### WORK TO BE COMPLETED
Among the entries below, please repeat exactly and only the lines from the line containing "How to Create a Low Maintenance Yard" to the line containing "Pesticides-associated-to-genetically modified foods", both lines included.

### DATASET EXTRACT
- Opening Delimiter -

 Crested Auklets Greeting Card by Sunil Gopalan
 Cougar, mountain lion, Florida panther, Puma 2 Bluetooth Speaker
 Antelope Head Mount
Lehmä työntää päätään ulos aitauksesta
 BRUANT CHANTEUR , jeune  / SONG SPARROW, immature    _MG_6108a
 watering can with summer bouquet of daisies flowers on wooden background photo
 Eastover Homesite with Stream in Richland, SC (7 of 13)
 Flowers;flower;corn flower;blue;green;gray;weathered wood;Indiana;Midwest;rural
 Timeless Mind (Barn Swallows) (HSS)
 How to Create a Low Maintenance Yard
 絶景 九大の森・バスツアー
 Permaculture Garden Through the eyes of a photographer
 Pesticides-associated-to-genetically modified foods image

- Closing Delimiter -
- Opening Delimiter -

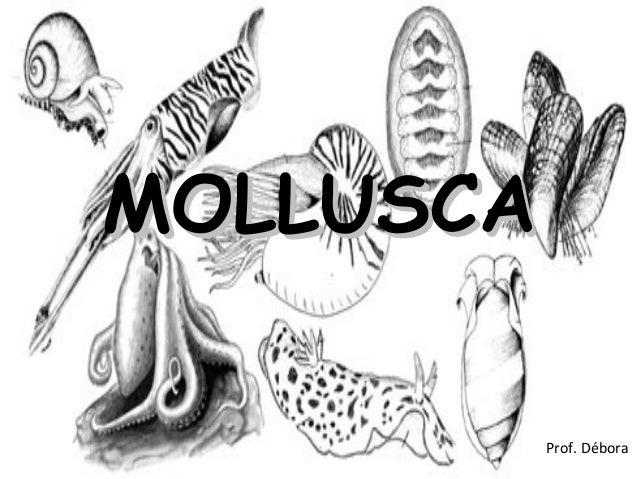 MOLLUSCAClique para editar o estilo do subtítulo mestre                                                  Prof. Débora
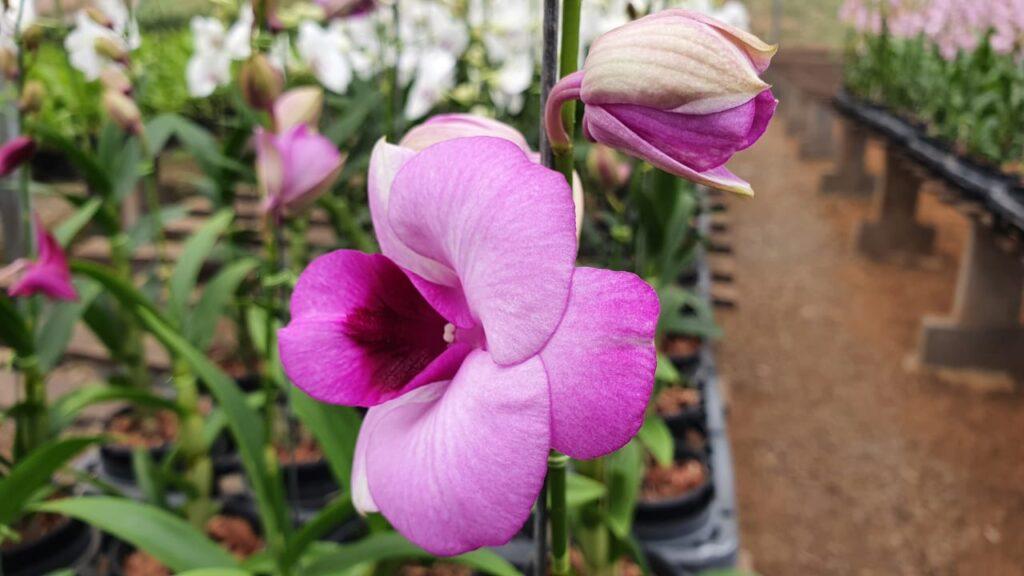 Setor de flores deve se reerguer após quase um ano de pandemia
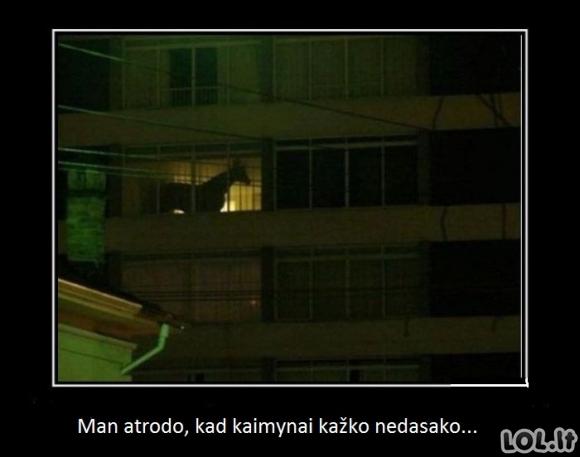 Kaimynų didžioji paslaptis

- Closing Delimiter -

### ANSWER FOR THIS EXERCISE
 How to Create a Low Maintenance Yard
 絶景 九大の森・バスツアー
 Permaculture Garden Through the eyes of a photographer
 Pesticides-associated-to-genetically modified foods image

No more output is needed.